Le pari est que les grands laboratoires comme Anthropic, qui rédige désormais plus de 80 % de son propre code à l'aide de Claude, resteront des « acteurs économiques rationnels » en restreignant l'accès des concurrents à leurs modèles pour le développement de l'IA, créant ainsi une ouverture structurelle pour un acteur indépendant, selon Matt Bornstein, investisseur chez Andreessen Horowitz.

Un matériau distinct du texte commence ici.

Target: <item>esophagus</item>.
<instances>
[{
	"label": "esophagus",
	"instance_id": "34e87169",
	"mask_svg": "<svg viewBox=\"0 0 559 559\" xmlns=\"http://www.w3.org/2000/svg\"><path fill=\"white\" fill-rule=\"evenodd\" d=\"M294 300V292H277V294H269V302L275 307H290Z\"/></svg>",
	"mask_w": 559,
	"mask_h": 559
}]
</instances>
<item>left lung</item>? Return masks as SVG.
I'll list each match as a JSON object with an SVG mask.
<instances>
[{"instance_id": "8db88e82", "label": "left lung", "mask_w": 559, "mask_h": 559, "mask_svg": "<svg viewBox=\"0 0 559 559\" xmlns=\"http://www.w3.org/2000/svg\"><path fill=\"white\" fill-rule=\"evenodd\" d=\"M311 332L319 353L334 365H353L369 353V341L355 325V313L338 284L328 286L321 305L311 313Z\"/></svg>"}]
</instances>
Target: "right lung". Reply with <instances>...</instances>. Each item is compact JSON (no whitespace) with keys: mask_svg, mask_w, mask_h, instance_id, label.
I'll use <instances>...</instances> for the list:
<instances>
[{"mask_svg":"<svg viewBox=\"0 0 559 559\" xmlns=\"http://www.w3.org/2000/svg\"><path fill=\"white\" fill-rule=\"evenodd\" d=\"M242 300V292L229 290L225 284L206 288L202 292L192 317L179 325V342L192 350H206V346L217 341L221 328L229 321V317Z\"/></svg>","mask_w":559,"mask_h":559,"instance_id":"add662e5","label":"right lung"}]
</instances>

La brèche concurrentielle dans l'IA auto-améliorante
Les conditions d'utilisation d'Anthropic interdisent l'utilisation de ses outils pour développer « tout produit ou service qui concurrence nos Services ». L'entreprise a déclaré que ses politiques étaient standard parmi les principaux fournisseurs de modèles et qu'elles aidaient à empêcher les adversaires étrangers d'éroder l'avance des États-Unis dans l'IA de pointe. Lorsqu'Anthropic a récemment publié Fable 5, une version contrainte par la sécurité de son modèle Mythos, elle a également dégradé les réponses à certaines questions sur le développement de l'IA sans en informer les utilisateurs — une pratique que les critiques ont qualifiée d'anticoncurrentielle. L'entreprise a ensuite rendu ces garde-fous visibles et a ensuite suspendu indéfiniment l'accès à Fable 5 et Mythos 5 après l'imposition de contrôles à l'exportation par l'administration Trump.
Neyshabur et Mehta considèrent l'auto-amélioration récursive — utiliser l'IA pour aider à construire une IA plus avancée — comme la « voie la plus courte » pour accélérer la science. Certains chercheurs en sécurité de l'IA ont averti que des modèles réécrivant leur propre code sans supervision humaine pourraient conduire à des capacités croissant rapidement au-delà du contrôle humain. « Je n'achète pas quand les gens disent simplement, oh, ce n'est pas possible », a déclaré Neyshabur. « C'est juste un problème difficile. »
Pourquoi les investisseurs parient gros sur la recherche open source en IA
Le tour de table seed de 200 millions de dollars — l'un des plus importants de l'histoire de l'IA — place Mirendil aux côtés d'autres laboratoires nouvellement créés qui attirent des capitaux massifs avant même de lancer des produits commerciaux. Safe Superintelligence, fondé par l'ancien scientifique en chef d'OpenAI Ilya Sutskever, a levé environ un milliard de dollars en 2024 à une valorisation de 5 milliards de dollars. Thinking Machines Lab, dirigé par l'ancienne directrice technique d'OpenAI Mira Murati, a obtenu un engagement de 2 milliards de dollars de la part d'investisseurs.
La participation de Nvidia signale un intérêt stratégique à garantir que ses GPU alimentent la prochaine vague de charges de travail en recherche d'IA. Le fabricant de puces investit dans des startups d'IA pour stimuler la demande pour ses matériels, utilisés pour entraîner et exécuter des modèles avancés.
« Nous voulons un avenir où des milliers de laboratoires existent dans le monde, chacun s'attaquant à ces problèmes importants de notre époque », a déclaré Neyshabur. « Nous voulons être ceux qui permettent aux autres de résoudre ces problèmes. »
Mirendil opère actuellement depuis un bureau dans le centre-ville de San Francisco. L'entreprise n'a divulgué ni ses revenus, ni les détails de ses produits, ni les spécifications techniques de sa technologie.
Cet article est fourni à titre informatif uniquement et ne constitue pas un conseil en investissement.